The seven mistakes we have covered are common, but they are not inevitable. With proper planning, adequate resources, and genuine commitment to security, you can deploy AI systems that are both powerful and safe.


Ready to fix these mistakes in your organization? Start by conducting an honest assessment of your current AI risk management practices. Form a cross-functional team. Adopt recognized frameworks like the NIST AI Risk Management Framework. And most importantly, commit to doing this right, not just fast.


Your stakeholders, your customers, and your future self will thank you.



About the Author

Dr David Ruttenberg PhD, FRSA, FIoHE, AFHEA, HSRF is a neuroscientist, autism advocate, Fulbright Specialist Awardee, and Senior Research Fellow dedicated to advancing ethical artificial intelligence, neurodiversity accommodation, and transparent science communication. With a background spanning music production to cutting-edge wearable technology, Dr Ruttenberg combines science and compassion to empower individuals and communities to thrive. Inspired daily by their brilliant autistic daughter and family, Dr Ruttenberg strives to break barriers and foster a more inclusive, understanding world.


References

Brundage, M., Avin, S., Wang, J., Belfield, H., Krueger, G., Hadfield, G., ... & Anderljung, M. (2020). Toward trustworthy AI development: Mechanisms for supporting verifiable claims. arXiv preprint arXiv:2004.07213.


Goodfellow, I. J., Shlens, J., & Szegedy, C. (2014). Explaining and harnessing adversarial examples. arXiv preprint arXiv:1412.6572.


National Institute of Standards and Technology. (2023). Artificial Intelligence Risk Management Framework (AI RMF 1.0). U.S. Department of Commerce.

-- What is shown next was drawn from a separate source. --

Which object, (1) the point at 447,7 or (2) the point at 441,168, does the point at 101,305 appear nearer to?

OWASP Foundation. (2023). OWASP Top 10 for Large Language Model Applications. Retrieved from https://owasp.org/www-project-top-10-for-large-language-model-applications/


Ponemon Institute. (2022). Cost of a Data Breach Report 2022. IBM Security.


Ruttenberg, D. (2025). Mitigating autistic adults' sensory sensitivity using multi-sensory assistive wearable technology [Doctoral dissertation, University College London]. UCL Discovery. https://discovery.ucl.ac.uk/id/eprint/10210135/


Tramèr, F., Zhang, F., Juels, A., Reiter, M. K., & Ristenpart, T. (2016). Stealing machine learning models via prediction APIs. 25th USENIX Security Symposium, 601-618.